• **PROBLEMS TO WORK ON**:
- a) In the film review roundup, which actor plays the title character of The Robber?
- b) Return the passage of the film review roundup that begins at the words "But for Cinespect's" and ends after the words "New York, 3/5).".

• **DOCUMENT SECTION**:
_____
"The Robber," "13 Assassins," "Thor" and More

David Hudson

"What makes Johann run — and rob?" asks Melissa Anderson in the Voice. "Benjamin Heisenberg's second feature is as taut, lean, and fleet as its title character, played by Andreas Lust and based on the real-life Johann Kastenberger, who was both Austria's most-wanted bank robber of the 1980s and a champion marathoner. Writing the script with Martin Prinz, who adapted his own 2005 novel about the notorious criminal, Heisenberg forgoes backstory and psychological explanation, structuring his film as a series of adrenaline spikes."

"Lust's character in The Robber is familiar from European crime movies," suggests Noel Murray at the AV Club. "He's the stoic loner who doesn't say much, lest he inadvertently reveal some kind of motivation. When he robs banks, he wears a thin mask that doesn't look all that different from his face, and when he goes on a date with his caseworker, Franziska Weisz, he's more amused by her reaction to a movie than he is by the movie itself. To make a protagonist this blank engaging, a filmmaker needs the artistry of Jean-Pierre Melville, or the kineticism of William Friedkin. The Robber's writer-director, Benjamin Heisenberg, has neither."

But for Cinespect's Ryan Wells, The Robber is "a realist masterpiece in the same vein of Bresson or early Malle. And what a pleasure to see." More from Mike Hale (New York Times) and Joshua Rothkopf (Time Out New York, 3/5).
_____
• **Rows from a spatial reasoning dataset**:

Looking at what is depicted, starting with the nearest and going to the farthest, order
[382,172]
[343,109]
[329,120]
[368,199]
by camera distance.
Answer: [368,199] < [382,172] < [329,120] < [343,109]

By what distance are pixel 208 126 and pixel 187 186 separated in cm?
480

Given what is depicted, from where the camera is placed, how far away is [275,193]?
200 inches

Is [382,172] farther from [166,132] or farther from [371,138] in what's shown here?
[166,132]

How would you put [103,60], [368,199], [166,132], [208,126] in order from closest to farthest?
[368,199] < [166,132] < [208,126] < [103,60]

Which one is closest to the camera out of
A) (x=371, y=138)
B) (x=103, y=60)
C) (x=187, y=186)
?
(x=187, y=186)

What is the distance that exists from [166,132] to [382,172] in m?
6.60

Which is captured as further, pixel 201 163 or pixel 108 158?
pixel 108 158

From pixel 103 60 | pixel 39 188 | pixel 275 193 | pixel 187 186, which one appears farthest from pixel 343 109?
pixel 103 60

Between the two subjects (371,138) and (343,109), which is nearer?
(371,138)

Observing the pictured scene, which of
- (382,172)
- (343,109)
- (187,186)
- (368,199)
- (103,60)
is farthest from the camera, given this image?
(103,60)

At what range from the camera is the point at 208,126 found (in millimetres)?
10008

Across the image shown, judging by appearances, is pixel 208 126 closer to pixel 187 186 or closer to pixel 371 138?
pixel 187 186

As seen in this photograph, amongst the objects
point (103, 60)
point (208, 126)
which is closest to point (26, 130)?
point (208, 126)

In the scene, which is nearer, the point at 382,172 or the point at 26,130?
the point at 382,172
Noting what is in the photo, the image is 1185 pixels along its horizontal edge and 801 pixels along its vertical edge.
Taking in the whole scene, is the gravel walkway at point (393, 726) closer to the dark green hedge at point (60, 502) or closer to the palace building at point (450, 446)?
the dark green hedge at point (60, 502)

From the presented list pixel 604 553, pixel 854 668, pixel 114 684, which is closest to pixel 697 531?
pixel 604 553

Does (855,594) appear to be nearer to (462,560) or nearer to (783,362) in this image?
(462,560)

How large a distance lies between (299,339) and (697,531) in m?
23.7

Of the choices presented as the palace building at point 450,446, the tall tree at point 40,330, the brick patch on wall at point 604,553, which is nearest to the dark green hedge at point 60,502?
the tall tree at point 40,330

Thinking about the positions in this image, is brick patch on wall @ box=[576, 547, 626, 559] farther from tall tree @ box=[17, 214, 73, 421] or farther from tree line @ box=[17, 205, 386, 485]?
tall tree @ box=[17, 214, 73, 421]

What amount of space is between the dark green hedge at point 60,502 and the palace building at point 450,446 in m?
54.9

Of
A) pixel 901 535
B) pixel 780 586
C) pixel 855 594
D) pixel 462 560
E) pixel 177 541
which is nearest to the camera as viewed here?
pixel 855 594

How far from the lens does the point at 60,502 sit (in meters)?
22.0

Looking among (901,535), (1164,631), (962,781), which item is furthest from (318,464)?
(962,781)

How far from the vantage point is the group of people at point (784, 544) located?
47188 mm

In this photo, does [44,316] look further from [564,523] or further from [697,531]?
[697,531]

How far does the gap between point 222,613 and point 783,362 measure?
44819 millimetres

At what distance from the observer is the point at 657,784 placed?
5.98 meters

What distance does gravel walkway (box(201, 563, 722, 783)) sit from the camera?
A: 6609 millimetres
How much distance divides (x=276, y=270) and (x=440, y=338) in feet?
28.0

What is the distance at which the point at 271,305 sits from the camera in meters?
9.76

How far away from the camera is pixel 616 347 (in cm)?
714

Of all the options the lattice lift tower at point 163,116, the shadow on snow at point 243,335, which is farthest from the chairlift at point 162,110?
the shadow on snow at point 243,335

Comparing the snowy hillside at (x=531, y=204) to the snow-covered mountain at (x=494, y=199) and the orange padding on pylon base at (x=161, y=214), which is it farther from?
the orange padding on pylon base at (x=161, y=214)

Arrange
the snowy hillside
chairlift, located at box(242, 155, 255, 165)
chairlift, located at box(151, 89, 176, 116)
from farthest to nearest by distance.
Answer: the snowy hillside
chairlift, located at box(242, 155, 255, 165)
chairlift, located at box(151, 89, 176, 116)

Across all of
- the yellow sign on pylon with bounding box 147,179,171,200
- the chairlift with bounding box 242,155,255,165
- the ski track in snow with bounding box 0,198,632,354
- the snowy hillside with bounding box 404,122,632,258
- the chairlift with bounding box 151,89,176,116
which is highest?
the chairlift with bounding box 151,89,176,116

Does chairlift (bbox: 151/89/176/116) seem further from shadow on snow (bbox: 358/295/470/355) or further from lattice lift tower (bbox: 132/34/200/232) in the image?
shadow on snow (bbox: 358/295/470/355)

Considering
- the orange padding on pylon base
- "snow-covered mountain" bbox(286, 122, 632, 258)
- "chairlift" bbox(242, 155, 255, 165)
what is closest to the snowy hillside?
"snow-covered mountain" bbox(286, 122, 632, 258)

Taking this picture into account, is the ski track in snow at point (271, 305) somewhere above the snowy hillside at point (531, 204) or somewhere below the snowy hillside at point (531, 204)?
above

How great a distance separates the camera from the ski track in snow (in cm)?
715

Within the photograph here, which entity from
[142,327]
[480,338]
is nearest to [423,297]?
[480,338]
_____
• **IN RESPONSE**:
- a) Andreas Lust

- b)
But for Cinespect's Ryan Wells, The Robber is "a realist masterpiece in the same vein of Bresson or early Malle. And what a pleasure to see." More from Mike Hale (New York Times) and Joshua Rothkopf (Time Out New York, 3/5).